Stated problem
Pick out every line in the entries below that contains the word "above", and copy each one.

Records shown

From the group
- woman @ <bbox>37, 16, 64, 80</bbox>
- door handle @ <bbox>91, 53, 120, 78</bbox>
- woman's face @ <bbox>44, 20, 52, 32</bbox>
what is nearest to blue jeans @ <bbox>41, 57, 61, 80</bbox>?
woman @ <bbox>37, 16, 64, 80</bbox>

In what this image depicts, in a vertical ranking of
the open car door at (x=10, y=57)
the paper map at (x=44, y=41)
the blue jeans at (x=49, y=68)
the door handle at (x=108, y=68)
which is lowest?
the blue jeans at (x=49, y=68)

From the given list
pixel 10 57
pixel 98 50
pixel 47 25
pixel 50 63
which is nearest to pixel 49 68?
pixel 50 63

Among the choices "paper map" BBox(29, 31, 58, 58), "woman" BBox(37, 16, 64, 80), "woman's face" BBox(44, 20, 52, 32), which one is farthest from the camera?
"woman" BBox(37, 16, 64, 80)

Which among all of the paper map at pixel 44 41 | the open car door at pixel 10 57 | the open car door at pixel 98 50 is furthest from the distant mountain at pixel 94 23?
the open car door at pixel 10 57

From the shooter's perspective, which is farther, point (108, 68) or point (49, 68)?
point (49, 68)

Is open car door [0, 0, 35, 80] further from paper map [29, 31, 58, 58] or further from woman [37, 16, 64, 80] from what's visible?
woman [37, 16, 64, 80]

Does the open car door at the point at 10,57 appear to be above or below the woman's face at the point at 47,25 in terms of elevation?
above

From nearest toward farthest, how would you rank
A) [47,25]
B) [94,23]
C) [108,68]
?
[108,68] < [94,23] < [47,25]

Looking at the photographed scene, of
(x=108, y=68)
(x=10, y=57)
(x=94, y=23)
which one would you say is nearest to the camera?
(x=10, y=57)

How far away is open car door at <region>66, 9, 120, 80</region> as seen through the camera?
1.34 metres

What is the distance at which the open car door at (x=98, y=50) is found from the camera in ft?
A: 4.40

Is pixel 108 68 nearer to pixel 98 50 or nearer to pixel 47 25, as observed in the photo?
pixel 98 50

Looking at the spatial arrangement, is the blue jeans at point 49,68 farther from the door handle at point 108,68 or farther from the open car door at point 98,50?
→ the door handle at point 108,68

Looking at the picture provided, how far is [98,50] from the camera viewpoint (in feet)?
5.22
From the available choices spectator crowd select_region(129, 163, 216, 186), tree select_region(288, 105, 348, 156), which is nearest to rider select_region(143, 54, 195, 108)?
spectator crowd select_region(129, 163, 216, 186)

==

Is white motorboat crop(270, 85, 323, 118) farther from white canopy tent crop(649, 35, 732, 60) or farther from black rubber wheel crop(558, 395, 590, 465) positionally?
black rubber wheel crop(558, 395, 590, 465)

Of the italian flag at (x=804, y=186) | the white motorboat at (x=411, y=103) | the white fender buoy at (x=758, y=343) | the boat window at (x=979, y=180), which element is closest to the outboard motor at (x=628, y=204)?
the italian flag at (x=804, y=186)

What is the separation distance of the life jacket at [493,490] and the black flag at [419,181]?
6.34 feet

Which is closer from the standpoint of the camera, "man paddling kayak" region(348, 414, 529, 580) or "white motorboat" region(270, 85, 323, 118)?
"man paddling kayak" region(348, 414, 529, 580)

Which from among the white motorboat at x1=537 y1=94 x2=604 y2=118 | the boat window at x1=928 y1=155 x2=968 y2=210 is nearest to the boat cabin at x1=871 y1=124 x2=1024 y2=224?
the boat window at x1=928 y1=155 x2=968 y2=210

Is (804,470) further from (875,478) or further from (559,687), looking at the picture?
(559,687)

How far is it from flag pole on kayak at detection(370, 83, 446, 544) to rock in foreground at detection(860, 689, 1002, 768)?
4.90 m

Result
Does the open car door at the point at 10,57 appear to be above or below the woman's face at the point at 47,25 in terms of elevation?
above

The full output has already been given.